Bild: Maradonna, angebeter Fußballgott
Wer bin ich, um einem Pfarrer zu widersprechen, wenn er seine Schäfchen für
die wichtigste Nacht seines Jahres zusammenholt? „Der religiöse
Grundwasserspiegel sinkt“, sagte Pfarrer H. im Gottesdienst in der
Osternacht. „Die Quellen des Glaubens fallen trocken.“ Nicht nur in der
Natur herrscht offenbar Dürre, so eine Meinung.
In mir regte sich der Teufel des Widerspruchs: Einspruch, Euer Ehren! Der
Glaube verdampft bei uns? Das mag so aussehen aus der Sicht der
christlichen Kirchen. Und darüber kann man klagen oder auch Halleluja
rufen. Was aber leider gar nicht stimmt, ist: dass Religion und Glaube auf
dem Rückzug sind und die Aufklärung überall triumphiert. Schön wär´s.
Schauen wir uns mal um: Das Religiöse verschwindet nicht, es zieht nur um.
Die Liturgie packt die Menschen nicht mehr im Petersdom, sondern im
Westfalenstadion. Das Volk singt seine Hymnen beim FC Union, seine
Lichterprozession sind die Bengalos, seine Riten die Choreos der Ultras.
Auf dem Rasen werden die Heiligen, die Märtyrer verehrt. Wer Transzendenz
sucht, der schaue in die Merchandising-Shops von Schalke 04, in die
Gesichter der Fans bei Rockkonzerten oder Demonstrationen, man denke an die
blindwütige Hoffnung auf Heilung durch die Medizin. Gott mag tot sein, aber
James Dean, Janis Joplin und Maradona sind nie gestorben.

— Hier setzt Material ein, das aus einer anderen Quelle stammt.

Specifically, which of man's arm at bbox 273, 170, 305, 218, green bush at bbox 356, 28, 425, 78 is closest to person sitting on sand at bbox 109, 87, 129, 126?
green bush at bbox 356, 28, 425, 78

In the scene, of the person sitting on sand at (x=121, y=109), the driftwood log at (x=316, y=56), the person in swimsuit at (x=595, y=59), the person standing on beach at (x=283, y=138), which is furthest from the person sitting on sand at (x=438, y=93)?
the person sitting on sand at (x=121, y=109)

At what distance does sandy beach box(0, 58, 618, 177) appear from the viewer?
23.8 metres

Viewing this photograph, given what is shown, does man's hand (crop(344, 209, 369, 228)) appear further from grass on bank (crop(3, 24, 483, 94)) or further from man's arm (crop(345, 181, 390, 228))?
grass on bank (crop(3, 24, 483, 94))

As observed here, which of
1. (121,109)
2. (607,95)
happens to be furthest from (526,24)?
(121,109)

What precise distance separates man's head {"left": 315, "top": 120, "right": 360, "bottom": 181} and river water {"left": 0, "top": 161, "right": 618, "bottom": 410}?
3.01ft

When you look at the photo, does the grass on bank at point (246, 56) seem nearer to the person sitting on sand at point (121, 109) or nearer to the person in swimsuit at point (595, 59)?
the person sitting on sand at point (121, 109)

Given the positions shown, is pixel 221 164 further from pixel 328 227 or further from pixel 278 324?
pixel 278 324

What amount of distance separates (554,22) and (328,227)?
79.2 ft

Und das ach so gottlose Berlin mit seinem Politik- und Lobbybetrieb? Es
kann beim Festhalten an Unbewiesenem und Unbeweisbarem dem Vatikan leicht
das Weihwasser reichen: Die FDP glaubt fest daran, dass unsere Autos mit
[1][E-Fuel]-Feenstaub fahren können. Sie betet inbrünstig, dass
[2][Gasheizungen] bezahlbar bleiben, auch wenn die Fakten und der
Emissionshandel dagegen sprechen – der immer mal wieder gut mittelalterlich
Ablasshandel genannt wird.
Die Herrscher in Sachsen und Brandenburg setzen alles auf das Phantom von
bezahlbarer Braunkohle bis 2038, auch wenn die Preise für CO2-Zertifikate
diese Klimakiller bis 2030 ganz allein erledigen. CDU/CSU schwören weiter
ewige Treue dem Mantra von Innovation und Investition, das uns über die
letzten Jahrzehnte erst in diese Hölle von Klimawandel und Artensterben
gestoßen hat. Und Hardcore-KlimapessimistInnen satteln immer wieder gern
die Pferde der apokalyptischen Reiter.
Und wir alle glauben, immer und überall: An die Kreditwürdigkeit unserer
Schuldner, an die Haftung unserer Banken. An den nächsten heißen Scheiß von
Tech-Milliardären. [3][Wir glauben daran, dass wir unsere Klimaziele auch
mit jährlich 1 bis 2 Prozent CO2-Reduktion schaffen], auch wenn die
Wissenschaft sagt, dass 6 bis 7 Prozent nötig sind. Wir vertrauen darauf,
dass Klimawandel und Artensterben schon weggehen, wenn wir nur fest genug
die Augen zumachen.
Wer hier auf Erden was zu sagen hat, der muss vor allem an eines glauben:
An unbegrenztes Wirtschaftswachstum in einem begrenzten Ökosystem. Ist das
weniger irre als die Erzählung, dass jemand von den Toten auferstanden ist?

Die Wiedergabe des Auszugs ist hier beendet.